The purpose of this assignment is to use the packages “tidyr” and “dplyr” and the different functions that are part of the packages. The exercises below reshape and use the data to illustrate the different packages.
library(tidyr)
library(dplyr)
library(ggplot2)
library(plotly)
#read in the file
numbersdata<-read.csv("numbersense.csv",header=TRUE,sep=",")
# this is the original data set we are working with
head(numbersdata)
## X X.1 Los.Angeles Phoenix San.Diego San.Francisco Seattle
## 1 Alaska on time 497 221 212 503 1841
## 2 delayed 62 12 20 102 305
## 3 NA NA NA NA NA
## 4 AM West on time 694 4840 383 320 201
## 5 delayed 117 415 65 129 61
# selectdata to remove #NA's
selectdata<-numbersdata %>%
filter(!is.na(Phoenix)) %>%
rename(Airline=X,Arrival=X.1,"Los Angeles"=Los.Angeles,"San Diego"=San.Diego,"San Francisco"=San.Francisco)
#replace missing values
selectdata$Airline<-as.character(selectdata$Airline)

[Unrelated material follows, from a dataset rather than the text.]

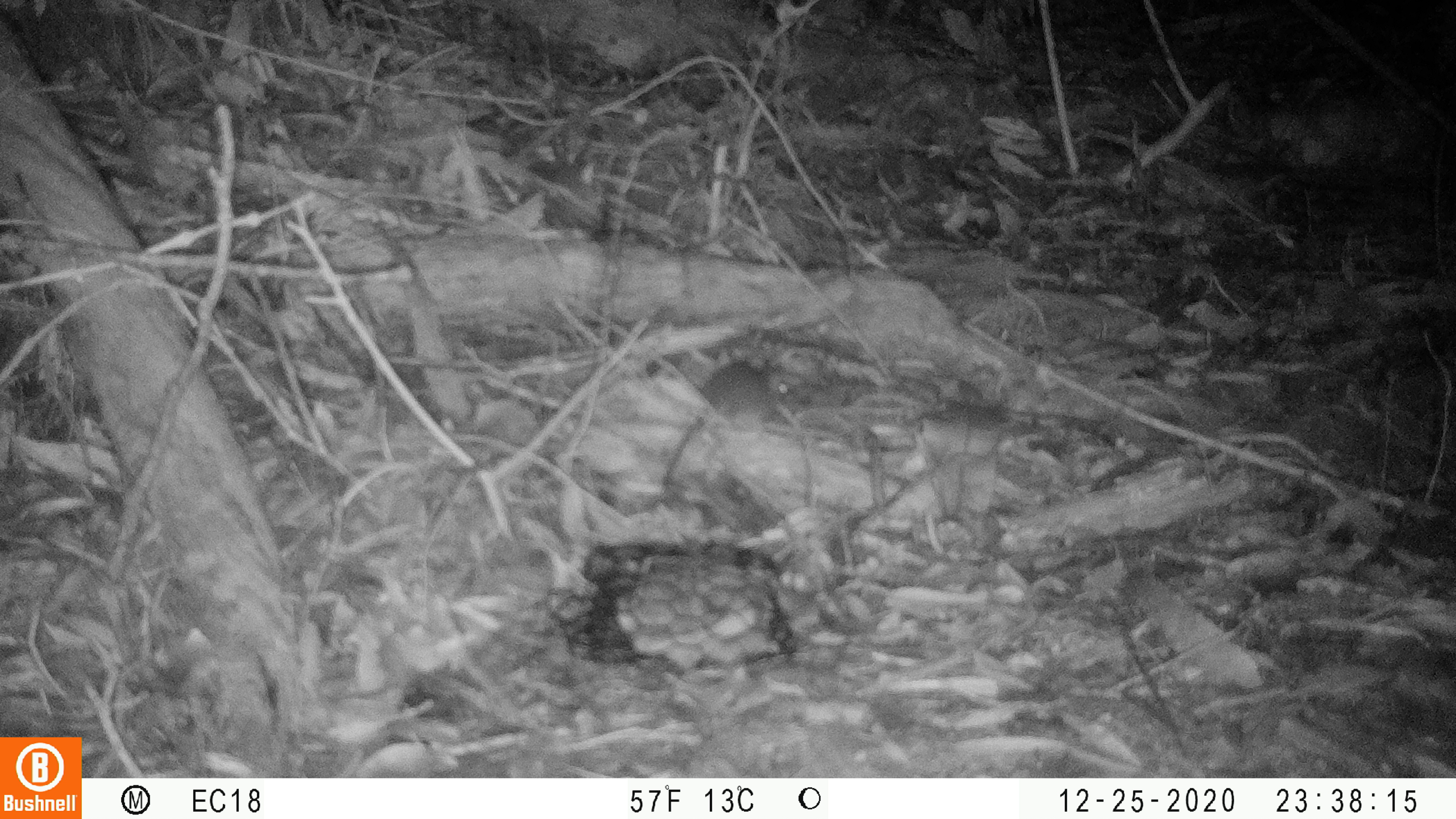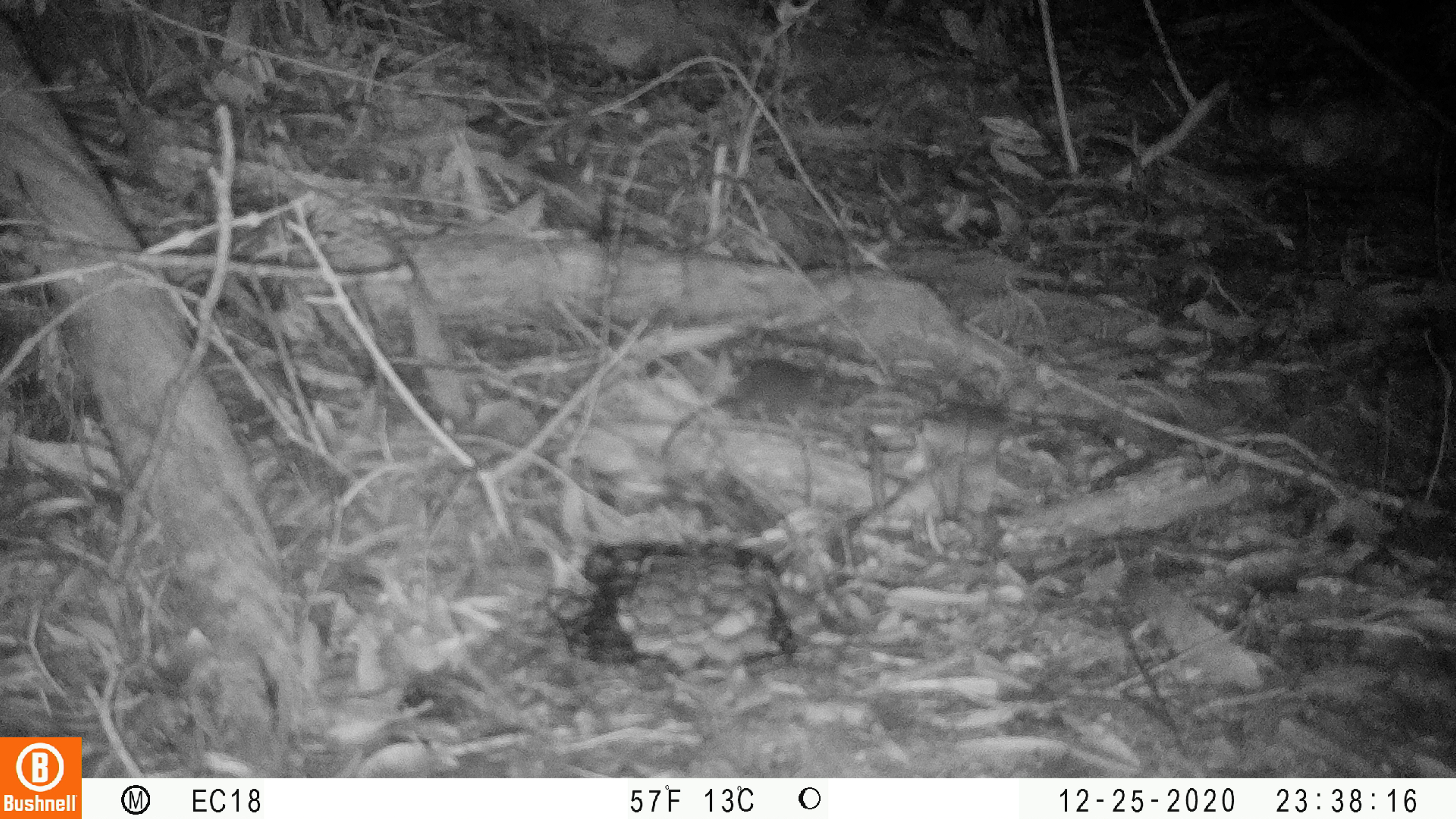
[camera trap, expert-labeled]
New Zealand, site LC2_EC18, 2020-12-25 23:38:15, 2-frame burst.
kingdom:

selectdata$Airline[selectdata$Airline==""]<-c("Alaska","AM West")
# renamed dataset
selectdata
## Airline Arrival Los Angeles Phoenix San Diego San Francisco Seattle
## 1 Alaska on time 497 221 212 503 1841
## 2 Alaska delayed 62 12 20 102 305
## 3 AM West on time 694 4840 383 320 201
## 4 AM West delayed 117 415 65 129 61
#create tidy dataset and sort the data
tidydata<-selectdata %>%
gather(key=region,value=Number,3:7)
tidydata<-arrange(tidydata,Airline,Arrival)
# the tidy dataset
head(tidydata)
## Airline Arrival region Number
## 1 Alaska delayed Los Angeles 62
## 2 Alaska delayed Phoenix 12
## 3 Alaska delayed San Diego 20
## 4 Alaska delayed San Francisco 102
## 5 Alaska delayed Seattle 305
## 6 Alaska on time Los Angeles 497
# total flights delayed and and Ontime
tidydata %>%
group_by(Airline,Arrival) %>%
summarize(total=sum(Number))
## Source: local data frame [4 x 3]
## Groups: Airline [?]
##
## Airline Arrival total
## <chr> <fctr> <int>
## 1 Alaska delayed 501
## 2 Alaska on time 3274
## 3 AM West delayed 787
## 4 AM West on time 6438
# total flights by airline
tidydata %>%
group_by(Airline) %>%
summarize(total=sum(Number))
## # A tibble: 2 × 2
## Airline total
## <chr> <int>
## 1 Alaska 3775
## 2 AM West 7225
#reshape the data and calculate proportions
# use the mutate function to total and proportion of delayed flights
spreadata<-tidydata %>%
spread(Arrival,Number) %>%
mutate(total=delayed+`on time`,prop=delayed/total)
#create plot
# plot of delayed airlines
ggplotly(ggplot(filter(tidydata,Arrival=="delayed"),aes(region,Number,color=Airline))+geom_point(size=3)+ggtitle("Delayed Flights")+ylab("Number of Delayed Flights"))
#bar plot of delayed flights
ggplotly(ggplot(spreadata,aes(x=region,y=prop))+geom_bar(aes(fill=Airline),stat="identity",position="dodge")+ylab("Proportion of Delayed Flights")+ggtitle("Delayed Flights by Region"))
The steps shown serve as an illustration of the way different functions within the “dplyr” and “tidyr” packages work and how they can simplify data analysis.